Exercise directions:
Can you rewrite all the records below with "parked car" replaced by "stationary car" wherever it occurs and everything else left as it is?
⟨
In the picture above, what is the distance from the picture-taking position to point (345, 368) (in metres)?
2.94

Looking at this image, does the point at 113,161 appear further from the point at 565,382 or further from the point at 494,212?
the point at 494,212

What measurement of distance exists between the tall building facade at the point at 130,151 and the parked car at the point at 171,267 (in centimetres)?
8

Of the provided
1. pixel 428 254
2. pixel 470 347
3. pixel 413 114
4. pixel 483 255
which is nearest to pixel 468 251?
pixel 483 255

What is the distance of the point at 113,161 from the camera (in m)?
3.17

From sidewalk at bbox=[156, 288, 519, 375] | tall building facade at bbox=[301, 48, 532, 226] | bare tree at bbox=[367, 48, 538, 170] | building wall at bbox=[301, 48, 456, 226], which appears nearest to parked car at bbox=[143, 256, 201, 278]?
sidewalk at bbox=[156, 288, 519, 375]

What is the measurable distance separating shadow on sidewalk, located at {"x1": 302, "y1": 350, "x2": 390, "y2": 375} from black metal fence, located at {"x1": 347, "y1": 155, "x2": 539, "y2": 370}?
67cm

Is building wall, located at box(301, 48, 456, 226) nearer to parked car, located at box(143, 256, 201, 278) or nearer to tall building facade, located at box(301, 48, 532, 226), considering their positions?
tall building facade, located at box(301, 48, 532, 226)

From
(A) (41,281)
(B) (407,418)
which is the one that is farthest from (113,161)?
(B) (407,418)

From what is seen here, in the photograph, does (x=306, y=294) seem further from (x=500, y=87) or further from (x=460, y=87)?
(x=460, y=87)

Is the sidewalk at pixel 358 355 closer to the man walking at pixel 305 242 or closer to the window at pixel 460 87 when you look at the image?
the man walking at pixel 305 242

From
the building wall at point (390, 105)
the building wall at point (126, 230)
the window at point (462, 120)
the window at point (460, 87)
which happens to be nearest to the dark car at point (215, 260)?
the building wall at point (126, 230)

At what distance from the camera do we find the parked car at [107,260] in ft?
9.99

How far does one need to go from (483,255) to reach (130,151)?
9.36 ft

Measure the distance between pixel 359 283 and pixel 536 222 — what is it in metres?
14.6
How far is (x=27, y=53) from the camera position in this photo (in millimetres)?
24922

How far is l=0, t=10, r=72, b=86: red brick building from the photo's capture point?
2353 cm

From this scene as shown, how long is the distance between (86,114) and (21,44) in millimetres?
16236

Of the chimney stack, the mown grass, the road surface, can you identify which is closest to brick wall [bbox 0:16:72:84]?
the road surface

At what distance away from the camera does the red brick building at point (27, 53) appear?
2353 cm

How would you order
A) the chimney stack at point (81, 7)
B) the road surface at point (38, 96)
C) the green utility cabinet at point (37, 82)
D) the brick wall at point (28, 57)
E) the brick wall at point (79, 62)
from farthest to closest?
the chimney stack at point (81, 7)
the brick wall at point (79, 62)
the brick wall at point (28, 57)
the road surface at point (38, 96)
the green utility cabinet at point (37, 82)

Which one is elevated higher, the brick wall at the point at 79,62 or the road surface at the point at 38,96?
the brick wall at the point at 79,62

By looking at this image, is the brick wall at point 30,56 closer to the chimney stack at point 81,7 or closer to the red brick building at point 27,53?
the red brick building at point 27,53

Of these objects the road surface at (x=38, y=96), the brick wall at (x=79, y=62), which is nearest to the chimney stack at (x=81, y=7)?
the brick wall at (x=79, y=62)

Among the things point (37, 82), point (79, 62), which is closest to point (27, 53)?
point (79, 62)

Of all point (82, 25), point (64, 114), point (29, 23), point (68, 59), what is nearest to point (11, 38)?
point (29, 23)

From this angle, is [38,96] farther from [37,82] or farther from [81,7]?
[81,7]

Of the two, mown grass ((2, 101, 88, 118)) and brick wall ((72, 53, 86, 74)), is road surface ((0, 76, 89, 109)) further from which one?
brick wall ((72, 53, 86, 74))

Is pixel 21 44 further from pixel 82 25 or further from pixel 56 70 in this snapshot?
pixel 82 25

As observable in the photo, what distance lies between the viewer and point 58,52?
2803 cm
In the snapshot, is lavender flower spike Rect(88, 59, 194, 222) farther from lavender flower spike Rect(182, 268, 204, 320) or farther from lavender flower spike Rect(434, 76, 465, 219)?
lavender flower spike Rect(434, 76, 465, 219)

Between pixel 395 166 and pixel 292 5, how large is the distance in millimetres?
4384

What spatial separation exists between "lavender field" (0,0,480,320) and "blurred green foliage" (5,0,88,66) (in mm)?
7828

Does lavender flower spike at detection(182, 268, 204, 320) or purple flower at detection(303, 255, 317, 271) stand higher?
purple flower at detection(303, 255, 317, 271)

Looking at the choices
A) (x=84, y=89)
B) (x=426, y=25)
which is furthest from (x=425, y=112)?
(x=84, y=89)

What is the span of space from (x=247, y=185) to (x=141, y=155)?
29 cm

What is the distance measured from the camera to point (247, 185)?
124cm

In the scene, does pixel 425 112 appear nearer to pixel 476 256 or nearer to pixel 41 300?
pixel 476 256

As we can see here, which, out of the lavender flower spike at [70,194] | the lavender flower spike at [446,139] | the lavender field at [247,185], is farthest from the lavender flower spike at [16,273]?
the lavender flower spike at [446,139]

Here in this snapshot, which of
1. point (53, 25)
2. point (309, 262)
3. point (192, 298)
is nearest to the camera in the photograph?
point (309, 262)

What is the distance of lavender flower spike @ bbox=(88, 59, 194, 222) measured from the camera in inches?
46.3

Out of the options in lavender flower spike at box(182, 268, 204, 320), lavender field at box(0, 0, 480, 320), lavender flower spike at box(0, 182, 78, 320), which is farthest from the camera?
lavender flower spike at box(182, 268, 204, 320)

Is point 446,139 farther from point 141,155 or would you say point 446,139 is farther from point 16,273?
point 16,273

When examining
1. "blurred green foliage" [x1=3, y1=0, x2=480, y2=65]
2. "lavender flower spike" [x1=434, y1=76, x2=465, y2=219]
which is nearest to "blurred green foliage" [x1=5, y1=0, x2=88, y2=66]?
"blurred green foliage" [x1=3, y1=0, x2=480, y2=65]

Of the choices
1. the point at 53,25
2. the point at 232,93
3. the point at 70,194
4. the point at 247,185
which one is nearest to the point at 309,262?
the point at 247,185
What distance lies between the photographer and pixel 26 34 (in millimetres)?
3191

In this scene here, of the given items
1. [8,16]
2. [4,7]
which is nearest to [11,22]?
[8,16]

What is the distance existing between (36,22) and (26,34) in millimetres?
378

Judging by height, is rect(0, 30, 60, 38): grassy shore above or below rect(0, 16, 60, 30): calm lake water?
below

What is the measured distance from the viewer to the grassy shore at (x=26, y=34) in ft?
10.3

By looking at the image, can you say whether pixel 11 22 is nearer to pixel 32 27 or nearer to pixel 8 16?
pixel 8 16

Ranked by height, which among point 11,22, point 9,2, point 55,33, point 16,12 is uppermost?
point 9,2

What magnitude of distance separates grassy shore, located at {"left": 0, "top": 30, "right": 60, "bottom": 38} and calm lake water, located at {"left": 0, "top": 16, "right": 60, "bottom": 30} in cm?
⟩
Result of the task:
In the picture above, what is the distance from the picture-taking position to point (345, 368) (in metres)?
2.94

Looking at this image, does the point at 113,161 appear further from the point at 565,382 or further from the point at 494,212?
the point at 494,212

What measurement of distance exists between the tall building facade at the point at 130,151 and the stationary car at the point at 171,267 (in centimetres)?
8

Of the provided
1. pixel 428 254
2. pixel 470 347
3. pixel 413 114
4. pixel 483 255
which is nearest to pixel 468 251?
pixel 483 255

What is the distance of the point at 113,161 from the camera (in m)?
3.17

From sidewalk at bbox=[156, 288, 519, 375] | tall building facade at bbox=[301, 48, 532, 226] | bare tree at bbox=[367, 48, 538, 170] | building wall at bbox=[301, 48, 456, 226], which appears nearest to stationary car at bbox=[143, 256, 201, 278]?
sidewalk at bbox=[156, 288, 519, 375]

What is the measurable distance separating shadow on sidewalk, located at {"x1": 302, "y1": 350, "x2": 390, "y2": 375} from black metal fence, located at {"x1": 347, "y1": 155, "x2": 539, "y2": 370}?
67cm

Is building wall, located at box(301, 48, 456, 226) nearer to stationary car, located at box(143, 256, 201, 278) or nearer to tall building facade, located at box(301, 48, 532, 226), considering their positions?
tall building facade, located at box(301, 48, 532, 226)

From
(A) (41,281)
(B) (407,418)
which is the one that is farthest from (113,161)?
(B) (407,418)

From what is seen here, in the photograph, does (x=306, y=294) seem further from (x=500, y=87) or further from (x=460, y=87)?
(x=460, y=87)

Is the sidewalk at pixel 358 355 closer to the man walking at pixel 305 242 or closer to the window at pixel 460 87 when you look at the image?
the man walking at pixel 305 242

From
the building wall at point (390, 105)
the building wall at point (126, 230)
the window at point (462, 120)
the window at point (460, 87)
which happens to be nearest to the dark car at point (215, 260)?
the building wall at point (126, 230)

At what distance from the camera do we find the stationary car at [107,260] in ft?
9.99

How far does one need to go from (483,255) to reach (130,151)?
9.36 ft

Measure the distance between pixel 359 283 and pixel 536 222 — what is it in metres?
14.6
How far is (x=27, y=53) from the camera position in this photo (in millimetres)?
24922

How far is l=0, t=10, r=72, b=86: red brick building from the photo's capture point?
2353 cm

From this scene as shown, how long is the distance between (86,114) and (21,44) in millimetres?
16236

Of the chimney stack, the mown grass, the road surface, can you identify which is closest to brick wall [bbox 0:16:72:84]?
the road surface

At what distance away from the camera does the red brick building at point (27, 53) appear?
2353 cm

How would you order
A) the chimney stack at point (81, 7)
B) the road surface at point (38, 96)
C) the green utility cabinet at point (37, 82)
D) the brick wall at point (28, 57)
E) the brick wall at point (79, 62)
from farthest to closest?
the chimney stack at point (81, 7)
the brick wall at point (79, 62)
the brick wall at point (28, 57)
the road surface at point (38, 96)
the green utility cabinet at point (37, 82)

Which one is elevated higher, the brick wall at the point at 79,62 or the road surface at the point at 38,96?
the brick wall at the point at 79,62

By looking at this image, is the brick wall at point 30,56 closer to the chimney stack at point 81,7 or closer to the red brick building at point 27,53?
the red brick building at point 27,53

Of these objects the road surface at (x=38, y=96), the brick wall at (x=79, y=62), which is nearest to the chimney stack at (x=81, y=7)?
the brick wall at (x=79, y=62)

Among the things point (37, 82), point (79, 62), which is closest to point (27, 53)?
point (79, 62)

Of all point (82, 25), point (64, 114), point (29, 23), point (68, 59), what is nearest to point (11, 38)?
point (29, 23)

From this angle, is [38,96] farther from [37,82] or farther from [81,7]?
[81,7]

Of the two, mown grass ((2, 101, 88, 118)) and brick wall ((72, 53, 86, 74)), is road surface ((0, 76, 89, 109)) further from which one?
brick wall ((72, 53, 86, 74))

Is pixel 21 44 further from pixel 82 25 or further from pixel 56 70 in this snapshot?
pixel 82 25

As observable in the photo, what distance lies between the viewer and point 58,52?
2803 cm
In the snapshot, is lavender flower spike Rect(88, 59, 194, 222) farther from lavender flower spike Rect(182, 268, 204, 320) or farther from lavender flower spike Rect(434, 76, 465, 219)?
lavender flower spike Rect(434, 76, 465, 219)

Between pixel 395 166 and pixel 292 5, how large is the distance in millimetres?
4384

What spatial separation exists between "lavender field" (0,0,480,320) and "blurred green foliage" (5,0,88,66) (in mm)?
7828

Does lavender flower spike at detection(182, 268, 204, 320) or purple flower at detection(303, 255, 317, 271) stand higher?
purple flower at detection(303, 255, 317, 271)

Looking at the choices
A) (x=84, y=89)
B) (x=426, y=25)
which is furthest from (x=425, y=112)?
(x=84, y=89)

What is the span of space from (x=247, y=185) to (x=141, y=155)?
29 cm

What is the distance measured from the camera to point (247, 185)?
124cm

In the scene, does pixel 425 112 appear nearer to pixel 476 256 or nearer to pixel 41 300?
pixel 476 256

As we can see here, which, out of the lavender flower spike at [70,194] | the lavender flower spike at [446,139] | the lavender field at [247,185], is farthest from the lavender flower spike at [16,273]?
the lavender flower spike at [446,139]

Here in this snapshot, which of
1. point (53, 25)
2. point (309, 262)
3. point (192, 298)
is nearest to the camera in the photograph?
point (309, 262)

What is the distance of lavender flower spike @ bbox=(88, 59, 194, 222) measured from the camera in inches?
46.3

Out of the options in lavender flower spike at box(182, 268, 204, 320), lavender field at box(0, 0, 480, 320), lavender flower spike at box(0, 182, 78, 320), which is farthest from the camera?
lavender flower spike at box(182, 268, 204, 320)

Is point 446,139 farther from point 141,155 or would you say point 446,139 is farther from point 16,273?
point 16,273

When examining
1. "blurred green foliage" [x1=3, y1=0, x2=480, y2=65]
2. "lavender flower spike" [x1=434, y1=76, x2=465, y2=219]
which is nearest to "blurred green foliage" [x1=5, y1=0, x2=88, y2=66]?
"blurred green foliage" [x1=3, y1=0, x2=480, y2=65]

Of the choices
1. the point at 53,25
2. the point at 232,93
3. the point at 70,194
4. the point at 247,185
which one is nearest to the point at 309,262?
the point at 247,185
What distance lies between the photographer and pixel 26 34 (in millimetres)?
3191

In this scene here, of the given items
1. [8,16]
2. [4,7]
which is nearest to [11,22]?
[8,16]

What is the distance existing between (36,22) and (26,34) in millimetres?
378

Judging by height, is rect(0, 30, 60, 38): grassy shore above or below rect(0, 16, 60, 30): calm lake water?
below

What is the measured distance from the viewer to the grassy shore at (x=26, y=34) in ft?
10.3

By looking at the image, can you say whether pixel 11 22 is nearer to pixel 32 27 or nearer to pixel 8 16?
pixel 8 16

Ranked by height, which among point 11,22, point 9,2, point 55,33, point 16,12 is uppermost?
point 9,2

What magnitude of distance separates grassy shore, located at {"left": 0, "top": 30, "right": 60, "bottom": 38} and calm lake water, located at {"left": 0, "top": 16, "right": 60, "bottom": 30} in cm?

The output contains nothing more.